Dieting Mindsets That Make You Fat

Dieting has long been used as a method for people to lose weight. However the truth is that not only does dieting guarantee your failure, but it may also be the quickest way to gain weight. Yes, dieting actually makes you fat! It is commonly used because initially you will lose weight, but then when the “backlash” occurs you will gain it all back and then some. The reason dieting it is so effective at making you fat is that it changes you in 3 fundamental ways – physiologically, psychologically, and neurologically.

Being able to understand those 3 big words isn’t important, what is important is how they affect you and your weight. Each require their own separate article, and in this one, I am going to discuss how dieting changes you psychologically. Psychology has no formal definition, so to make matters easy to understand we are going to talk of psychology as “the way you think”. This article will therfore outline some ways in which dieting makes you fat simply by altering the way that you think.

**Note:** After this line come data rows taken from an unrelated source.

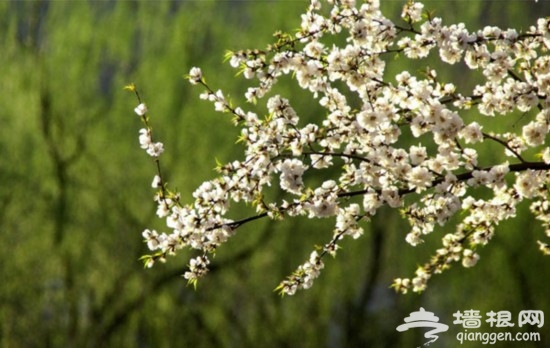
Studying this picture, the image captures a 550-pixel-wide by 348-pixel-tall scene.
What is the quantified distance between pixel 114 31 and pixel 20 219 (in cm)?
176

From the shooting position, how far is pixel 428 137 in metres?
6.17

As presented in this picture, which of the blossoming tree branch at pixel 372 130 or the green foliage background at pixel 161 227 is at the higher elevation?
the green foliage background at pixel 161 227

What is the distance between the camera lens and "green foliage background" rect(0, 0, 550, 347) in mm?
6152

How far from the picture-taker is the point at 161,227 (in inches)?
247

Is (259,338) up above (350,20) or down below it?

(1) “All or Nothing” Thinking:

All or nothing thinking is when you are either ON your diet, or you are OFF your diet. People who have this thinking usually do quite well when they are “on” their diet. They remain disciplined and focused on their objective of losing weight. It’s when they are “off” their diet that chaos occurs. It’s a Dr.Jekyll vs Mr.Hyde scenario. As soon as Dr.Jekyll breaks loose, all or nothing thinkers break into a frenzy – late night binges, ice-cream gorges, all you can eat buffets, and anything else you can think of. Here is what goes through the mind of an “all or nothing” thinker:

“I’m off my diet so I am going to eat whatever I want and I can always go back on a diet if I need to but I don’t even care because I just want to eat this delicious food. I’ll just start my new diet on Monday and no matter what I am going to stick to that diet.”

(2) “Get it all in” Thinking:

“Get it all in” thinking is really popular among long term dieters. “Get it all on” thinking occurs between the period when you decide you are going on a diet and when you actually start. Here is what goes through the mind of a “get it all in” thinker:

“I have to eat absolutely everything that I love and stuff myself full, because as soon as I go on my diet I will never be able to eat these foods again so I need to eat as much as I can now because the is the last time I will ever eat these foods.”

(3) “I can go on a diet” Thinking:

Again this one is very common among chronic dieters. It’s most common among people who do quite well on diets initially, those who lose around 10-15 pounds before they relapse and gain the weight back. Dieters who have this thinking know that if they want to lose weight they can simply go on a diet whenever they want, and so they use that excuse to eat whatever they want. Their thinking goes something like this:

“It doesn’t matter if I eat all this now because I can always go on a diet tomorrow if I want to. In fact I should just eat what I want for the next week because I will only gain a few pounds at most and that doesn’t really matter because I can lose it easily anyway”

(4)“I broke my diet” Thinking:

“I broke my diet” thinking happens when you are on a specific diet and you end up eating something that you were not supposed to. Then because you just “broke” your diet you decide to eat whatever you want and to start again another time. “I broke my diet” thinking goes something like this:

“Oh my god I just broke my diet I can’t believe how much of a slob I am, I am so useless I can’t even stick to a simple diet. Well now that I have broken it I may as well eat whatever I want because it doesn’t even matter anymore. I guess I will just eat everything and start again on Monday.”

Those are just a few of the ways in which dieting can change the way that you think about food and your weight. If you are trying to lose weight by dieting then it is common that you will have experienced at least one or maybe all of these ways of thinking. It’s not your fault, these psychological “tricks” are hard-wired into our brains because we were never supposed to consciously restrict ourselves from food.

Dieting is a behavior that will give you short term results, but your body and brain will find ways to reverse that in the long run. Unless your goal is to actually gain weight, dieting is a terrible solution to any problem. It’s simply not good for you, and it is an activity that can never be maintained.

The message then is this – Whatever your goals are and whichever way you look at it, one thing will always remain true – dieting makes gain weight, not lose it.